Enterprise AI Patterns Library
Reusable design patterns for building AI and agentic systems — each a self-contained, citable unit with the problem it solves, when to use it, how it works, benefits, risks and when not to use it. Built for people and AI agents.
Orchestration
7Goal Decomposition
Goal decomposition has an agent break a high-level goal into an ordered set of smaller, tractable sub-tasks — a plan — before acting, then execute and monitor that plan, re-planning when steps fail. The explicit plan becomes an inspectable artifact you can review, gate, and debug. Use it when a goal needs several dependent steps and reactive, step-at-a-time agents drift or stall; skip it for simple, single-shot tasks.
Orchestrator-Workers
An orchestrator LLM dynamically breaks a task into subtasks, delegates each to a worker LLM, and synthesizes the results. Unlike fixed parallelization, the orchestrator decides the subtasks at runtime — making it suited to complex tasks whose decomposition is not known in advance.
Parallelization
Parallelization runs multiple LLM calls at the same time and aggregates the results. Two flavors: sectioning (split a task into independent subtasks run in parallel) and voting (run the same task several times to improve reliability or coverage). It cuts latency and can raise quality.
Prompt Chaining
Prompt chaining decomposes a task into a fixed sequence of LLM calls, where each step works on the output of the previous one. It trades a little latency for much higher accuracy and control, and is the simplest workflow pattern: use it whenever a task cleanly splits into ordered subtasks.
Routing
Routing classifies an input and directs it to the most appropriate specialized handler, prompt or model. It improves quality by letting each path be optimized for its case, and controls cost by sending easy requests to cheap models and hard ones to capable models.
Supervisor Agent
A supervisor agent is a persistent coordinator that manages a team of specialized sub-agents. It reads the conversation state, decides which specialist should act next, routes messages to it, and integrates returned results toward the goal. Unlike a one-shot decomposer, the supervisor stays in the loop across many turns, delegating by capability and re-planning until the task is done or handed back to the user.
Task Prioritization
Order an agent's candidate tasks by value, urgency, dependencies, and cost instead of processing them first-in-first-out. A scoring function and a priority queue decide what runs next, so limited compute, budget, and time go to the work that matters most.

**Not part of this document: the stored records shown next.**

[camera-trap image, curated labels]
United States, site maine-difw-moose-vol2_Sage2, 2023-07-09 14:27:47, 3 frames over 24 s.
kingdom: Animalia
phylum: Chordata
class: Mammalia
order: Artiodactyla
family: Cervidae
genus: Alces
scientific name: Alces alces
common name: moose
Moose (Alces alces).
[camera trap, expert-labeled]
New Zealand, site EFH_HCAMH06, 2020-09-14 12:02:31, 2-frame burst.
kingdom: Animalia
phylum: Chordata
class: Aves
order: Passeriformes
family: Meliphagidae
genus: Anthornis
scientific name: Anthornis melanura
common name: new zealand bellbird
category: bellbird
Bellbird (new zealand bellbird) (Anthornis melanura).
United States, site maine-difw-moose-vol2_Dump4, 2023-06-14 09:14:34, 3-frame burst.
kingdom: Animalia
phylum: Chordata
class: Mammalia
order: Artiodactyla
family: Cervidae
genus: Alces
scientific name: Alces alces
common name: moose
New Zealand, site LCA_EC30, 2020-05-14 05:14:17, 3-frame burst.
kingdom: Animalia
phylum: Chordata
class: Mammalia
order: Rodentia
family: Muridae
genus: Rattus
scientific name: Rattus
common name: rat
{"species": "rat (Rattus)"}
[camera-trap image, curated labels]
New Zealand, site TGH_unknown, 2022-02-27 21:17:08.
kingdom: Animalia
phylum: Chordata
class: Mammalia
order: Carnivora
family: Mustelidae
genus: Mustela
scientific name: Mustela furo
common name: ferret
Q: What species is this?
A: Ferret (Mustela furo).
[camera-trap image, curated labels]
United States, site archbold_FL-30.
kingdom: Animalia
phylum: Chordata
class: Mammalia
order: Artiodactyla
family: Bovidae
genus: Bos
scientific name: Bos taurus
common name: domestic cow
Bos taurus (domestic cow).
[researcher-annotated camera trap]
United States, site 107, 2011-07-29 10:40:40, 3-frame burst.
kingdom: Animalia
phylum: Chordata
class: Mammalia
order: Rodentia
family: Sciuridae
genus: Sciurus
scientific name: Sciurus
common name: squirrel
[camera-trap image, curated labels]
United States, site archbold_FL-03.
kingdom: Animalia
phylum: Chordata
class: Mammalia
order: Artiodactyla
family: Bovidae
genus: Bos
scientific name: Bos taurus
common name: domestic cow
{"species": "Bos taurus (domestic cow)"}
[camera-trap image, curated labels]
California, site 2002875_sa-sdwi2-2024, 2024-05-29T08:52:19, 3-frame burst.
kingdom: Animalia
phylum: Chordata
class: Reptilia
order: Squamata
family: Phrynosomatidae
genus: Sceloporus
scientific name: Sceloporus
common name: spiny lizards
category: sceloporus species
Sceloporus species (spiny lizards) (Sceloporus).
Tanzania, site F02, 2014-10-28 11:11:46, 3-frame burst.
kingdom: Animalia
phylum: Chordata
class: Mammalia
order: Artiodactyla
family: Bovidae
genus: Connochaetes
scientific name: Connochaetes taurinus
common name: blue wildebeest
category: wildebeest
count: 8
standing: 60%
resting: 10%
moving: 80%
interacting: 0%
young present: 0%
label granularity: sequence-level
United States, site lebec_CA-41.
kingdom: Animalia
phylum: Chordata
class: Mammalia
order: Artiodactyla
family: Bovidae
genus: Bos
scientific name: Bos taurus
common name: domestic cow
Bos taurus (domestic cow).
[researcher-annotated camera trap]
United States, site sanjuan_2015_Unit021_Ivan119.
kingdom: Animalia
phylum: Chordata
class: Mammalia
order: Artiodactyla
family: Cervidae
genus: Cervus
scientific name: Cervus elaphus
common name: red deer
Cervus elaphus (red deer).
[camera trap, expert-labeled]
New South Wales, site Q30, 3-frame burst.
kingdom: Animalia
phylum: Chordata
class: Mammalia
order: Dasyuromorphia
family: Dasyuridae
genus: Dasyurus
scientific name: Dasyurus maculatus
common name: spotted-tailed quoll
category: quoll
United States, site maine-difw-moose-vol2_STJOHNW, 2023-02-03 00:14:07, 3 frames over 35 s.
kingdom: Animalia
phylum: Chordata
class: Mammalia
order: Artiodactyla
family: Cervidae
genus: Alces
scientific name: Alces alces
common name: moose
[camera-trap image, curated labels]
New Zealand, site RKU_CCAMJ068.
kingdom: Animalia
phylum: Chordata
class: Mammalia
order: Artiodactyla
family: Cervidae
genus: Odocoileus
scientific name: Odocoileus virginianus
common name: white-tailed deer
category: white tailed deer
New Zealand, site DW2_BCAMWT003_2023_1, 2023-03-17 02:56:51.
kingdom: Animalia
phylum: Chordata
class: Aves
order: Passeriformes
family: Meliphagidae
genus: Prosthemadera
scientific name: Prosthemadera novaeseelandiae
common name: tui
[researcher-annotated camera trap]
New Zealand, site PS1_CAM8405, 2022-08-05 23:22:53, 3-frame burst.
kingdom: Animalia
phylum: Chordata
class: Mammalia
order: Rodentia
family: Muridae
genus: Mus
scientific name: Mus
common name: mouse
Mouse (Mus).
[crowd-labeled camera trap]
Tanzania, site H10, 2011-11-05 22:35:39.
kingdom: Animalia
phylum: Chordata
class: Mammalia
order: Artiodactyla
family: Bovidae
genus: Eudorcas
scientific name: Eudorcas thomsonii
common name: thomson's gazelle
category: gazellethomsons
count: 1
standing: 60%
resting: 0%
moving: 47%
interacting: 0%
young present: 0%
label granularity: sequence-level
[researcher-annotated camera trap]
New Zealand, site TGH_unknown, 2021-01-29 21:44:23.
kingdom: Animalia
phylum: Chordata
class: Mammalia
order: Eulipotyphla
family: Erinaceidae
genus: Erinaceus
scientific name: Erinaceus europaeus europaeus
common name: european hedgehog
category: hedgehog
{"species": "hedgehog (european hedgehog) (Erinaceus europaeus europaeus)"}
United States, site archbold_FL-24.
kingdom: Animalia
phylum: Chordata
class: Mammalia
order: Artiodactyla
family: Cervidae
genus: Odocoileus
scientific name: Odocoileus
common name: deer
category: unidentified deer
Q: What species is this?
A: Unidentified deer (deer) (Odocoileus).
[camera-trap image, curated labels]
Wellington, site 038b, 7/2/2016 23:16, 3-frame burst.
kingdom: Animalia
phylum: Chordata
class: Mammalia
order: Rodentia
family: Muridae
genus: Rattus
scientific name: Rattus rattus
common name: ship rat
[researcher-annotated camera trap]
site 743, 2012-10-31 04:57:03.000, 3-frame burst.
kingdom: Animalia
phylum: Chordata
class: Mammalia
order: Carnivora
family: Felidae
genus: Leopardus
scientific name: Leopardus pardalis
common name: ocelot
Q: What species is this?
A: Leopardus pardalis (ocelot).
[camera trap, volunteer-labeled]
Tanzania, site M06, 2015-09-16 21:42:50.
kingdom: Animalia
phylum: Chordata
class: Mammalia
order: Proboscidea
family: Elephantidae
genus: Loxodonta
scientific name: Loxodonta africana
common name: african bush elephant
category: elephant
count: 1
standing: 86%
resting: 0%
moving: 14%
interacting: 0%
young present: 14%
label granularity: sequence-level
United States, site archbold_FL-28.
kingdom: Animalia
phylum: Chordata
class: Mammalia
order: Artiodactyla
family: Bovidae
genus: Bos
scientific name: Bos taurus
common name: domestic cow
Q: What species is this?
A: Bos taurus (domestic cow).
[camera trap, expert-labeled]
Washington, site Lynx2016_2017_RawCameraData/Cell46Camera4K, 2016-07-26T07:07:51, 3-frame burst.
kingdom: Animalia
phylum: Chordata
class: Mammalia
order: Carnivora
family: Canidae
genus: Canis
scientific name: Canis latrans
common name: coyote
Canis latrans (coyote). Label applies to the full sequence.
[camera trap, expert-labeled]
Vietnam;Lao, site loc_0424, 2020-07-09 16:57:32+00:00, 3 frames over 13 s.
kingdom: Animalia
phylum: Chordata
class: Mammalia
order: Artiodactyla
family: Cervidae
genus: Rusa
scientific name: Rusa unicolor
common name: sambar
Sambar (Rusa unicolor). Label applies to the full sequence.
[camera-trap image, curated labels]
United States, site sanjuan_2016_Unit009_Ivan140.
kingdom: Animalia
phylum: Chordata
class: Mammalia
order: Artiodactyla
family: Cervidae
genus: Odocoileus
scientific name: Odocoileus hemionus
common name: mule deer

Re-score as state changes, and bound the queue so it cannot grow without limit.
Reliability
3Evaluator-Optimizer
One LLM generates a response while a second LLM evaluates it against criteria and returns feedback; the generator revises and the loop repeats until the evaluation passes. It raises quality on tasks with clear evaluation criteria, at the cost of extra calls.
Recovery Strategy
Give the agent an explicit plan for when things break. Detect failures by validating outputs and catching tool errors; then retry with adjustment, fall back to an alternative path, roll back partial actions, or escalate. Bound retries to avoid runaway loops and cost, make actions idempotent, and distinguish transient from permanent failures. The goal is graceful degradation instead of crashes or silently wrong results.
Reflection
Reflection has a model critique its own output and then revise it, using the critique as feedback. It is a lightweight, single-model way to catch mistakes and improve quality on reasoning, coding and writing tasks — at the cost of extra calls.
Safety & oversight
2Human Approval Gate
A human approval gate pauses an automated workflow at a defined checkpoint so a person can review, edit or reject a proposed action before it executes — especially for high-impact, irreversible or regulated operations. It is the operational form of human-in-the-loop oversight.
Human Escalation
Hand the whole task to a human when the agent detects it is out of its depth — low confidence, repeated failure, ambiguity, or sensitive situations — and pass full context so the person can take over without re-investigating. Unlike an approval gate, which pauses one action for sign-off, escalation transfers ownership so the agent stops driving. The hard part is calibrating triggers to avoid both over- and under-escalation.
Cost & performance
2Context Compression
Context compression reduces the tokens fed to a model on each call while preserving the information it actually needs to act. Use it on long-running agents and long conversations to cut cost and latency and to stay inside the context window. The three levers are summarizing history, pruning irrelevant context, and compressing prompts. The central risk is lossy: dropping the one detail that mattered. Measure information retained, not just tokens saved.
Semantic Caching
Semantic caching stores past model responses and reuses them when a new request is semantically similar to a previous one — matching by meaning via embeddings, not exact text. It cuts cost and latency for repetitive or near-duplicate queries common in production.